(Task inputs begins)
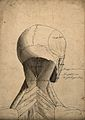 Muscles of the head and neck; écorch ́figure seen from Wellcome V0008279.jpg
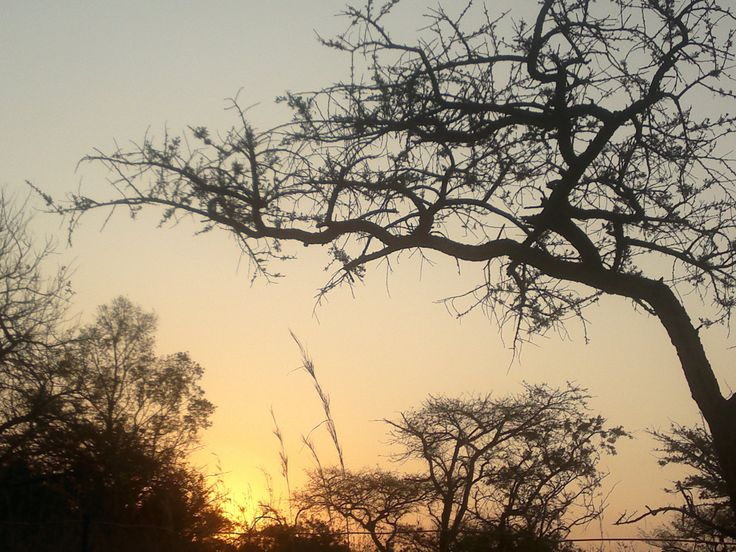 Our farm at sunset, late winter, in Nelspruit area, Mpumalanga South Africa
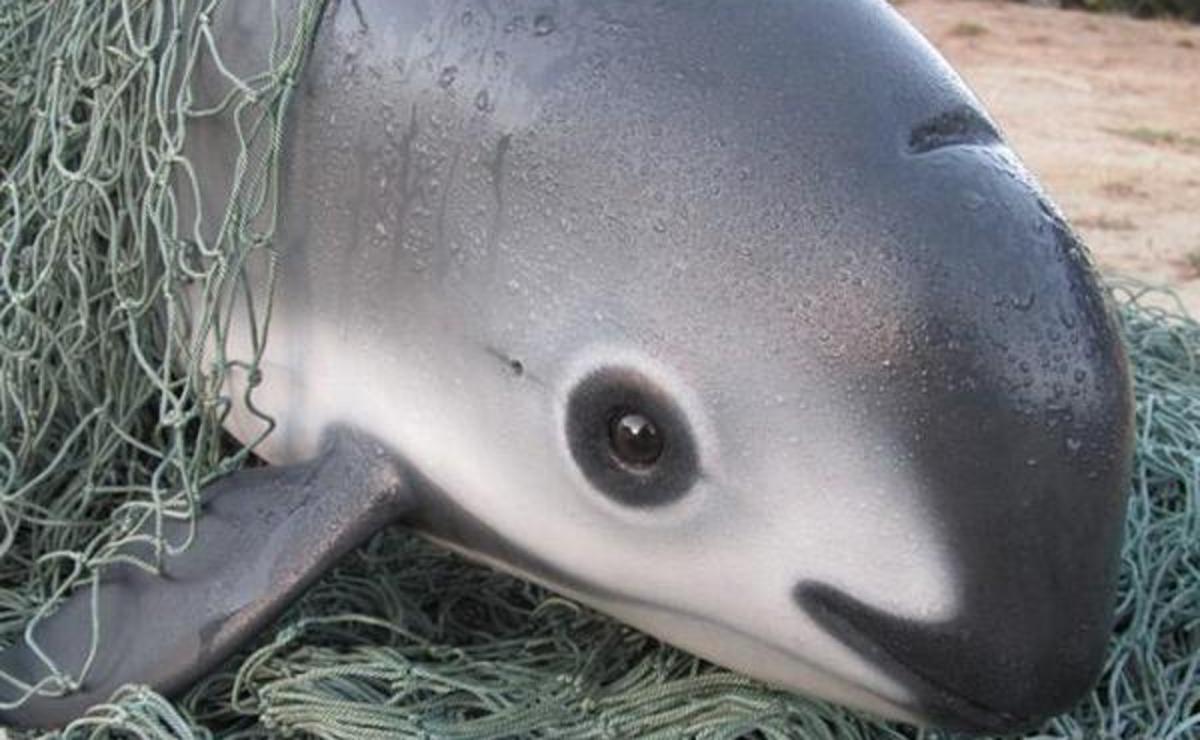 Image result for Vaquita porpoise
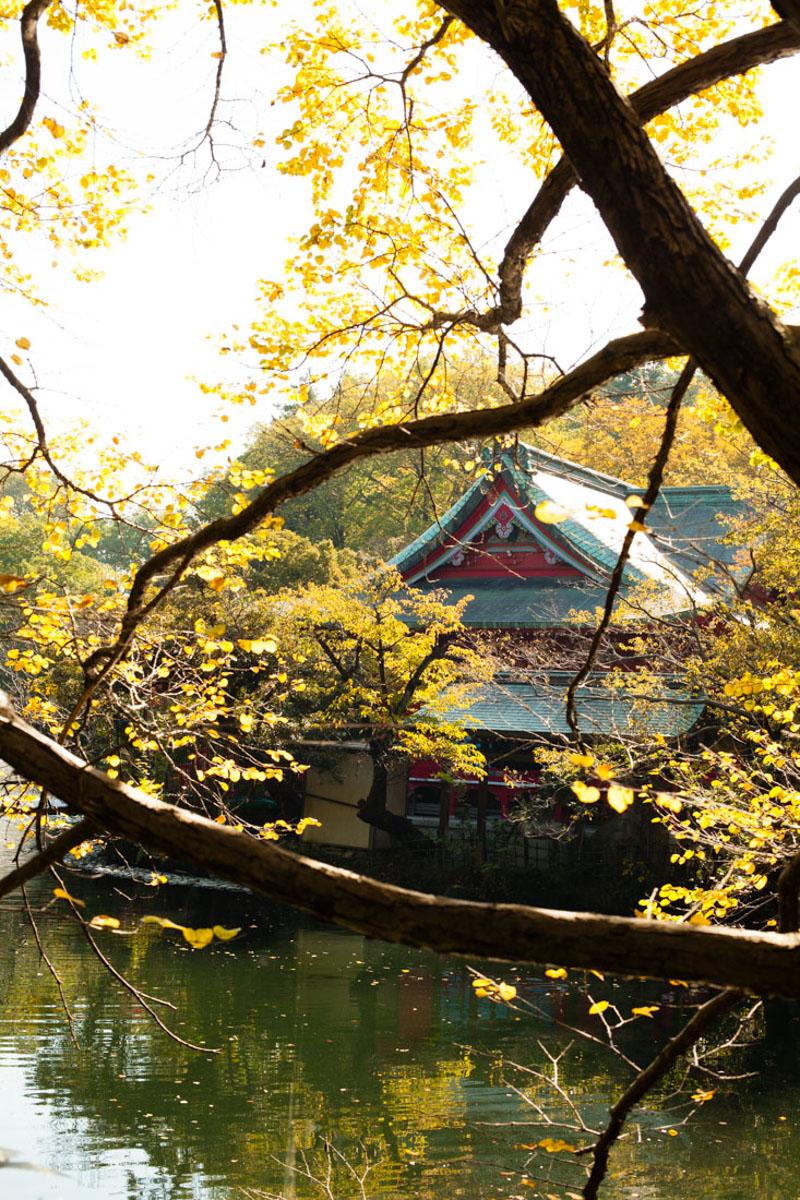 ghibli museum, tokyo trip, japan trip, voyage japon, séjour japon, tokyo, musée ghibli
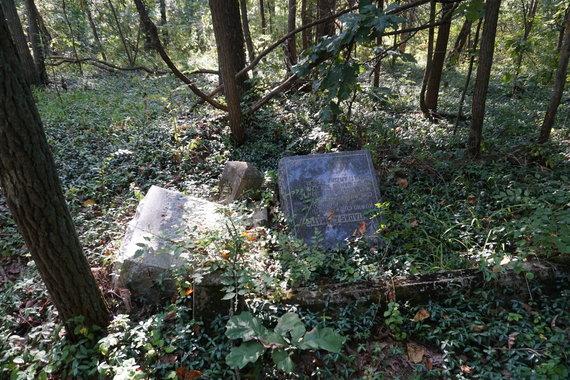 """Tikslas – Amerika"" nuotr./Ledfordo kapinės"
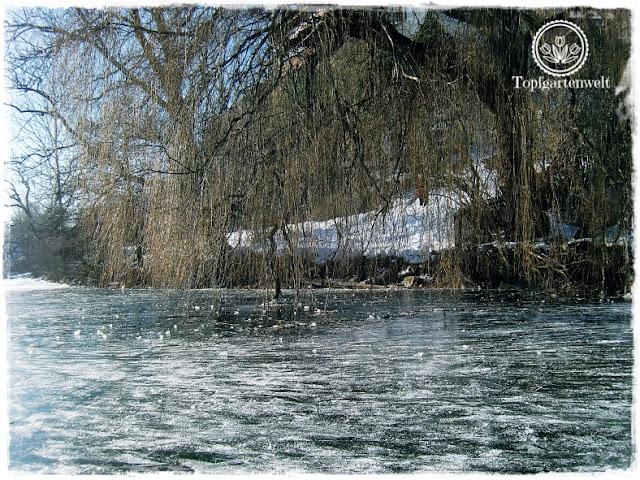 Gartenblog Topfgartenwelt Eislaufen: eingefrorener Baum am Mattsee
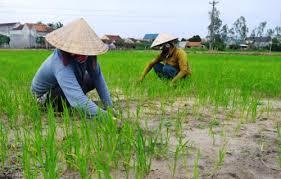 Muốn chuyển đổi mục đích sử dụng đất từ đất trồng lúa sang đất trồng chuối giải quyết như thế nào?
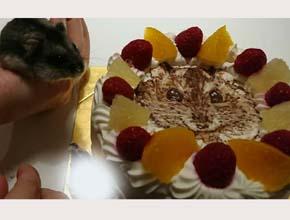 ハムスターのケーキ、結婚記念日、ペットのお誕生日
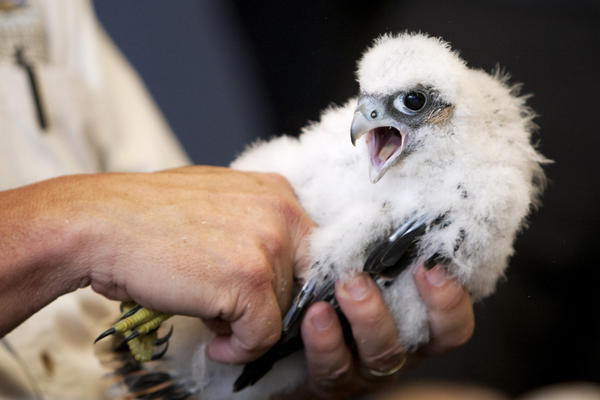 A peregrine falcon chick, most likely a female, loudly voices its displeasure as Department of Natural Resources avian biologist John Castrale shows the chick to a group today in County-City Building in downtown South Bend. The chick was removed from its nest on top of the building to be banded, have blood drawn and flea powder applied before being returned. (South Bend Tribune/JAMES BROSHER)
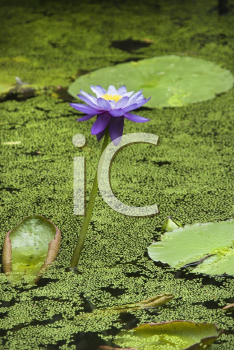 Royalty Free Photo of a Blooming Purple Water Lily, Australia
(Task inputs ends)
● **Task goal**
Copy every record exactly as written, leaving out the pictures.

● **Written response**
 Muscles of the head and neck; écorch ́figure seen from Wellcome V0008279.jpg
 Our farm at sunset, late winter, in Nelspruit area, Mpumalanga South Africa
 Image result for Vaquita porpoise
 ghibli museum, tokyo trip, japan trip, voyage japon, séjour japon, tokyo, musée ghibli
 """Tikslas – Amerika"" nuotr./Ledfordo kapinės"
 Gartenblog Topfgartenwelt Eislaufen: eingefrorener Baum am Mattsee
 Muốn chuyển đổi mục đích sử dụng đất từ đất trồng lúa sang đất trồng chuối giải quyết như thế nào?
 ハムスターのケーキ、結婚記念日、ペットのお誕生日
 A peregrine falcon chick, most likely a female, loudly voices its displeasure as Department of Natural Resources avian biologist John Castrale shows the chick to a group today in County-City Building in downtown South Bend. The chick was removed from its nest on top of the building to be banded, have blood drawn and flea powder applied before being returned. (South Bend Tribune/JAMES BROSHER)
 Royalty Free Photo of a Blooming Purple Water Lily, Australia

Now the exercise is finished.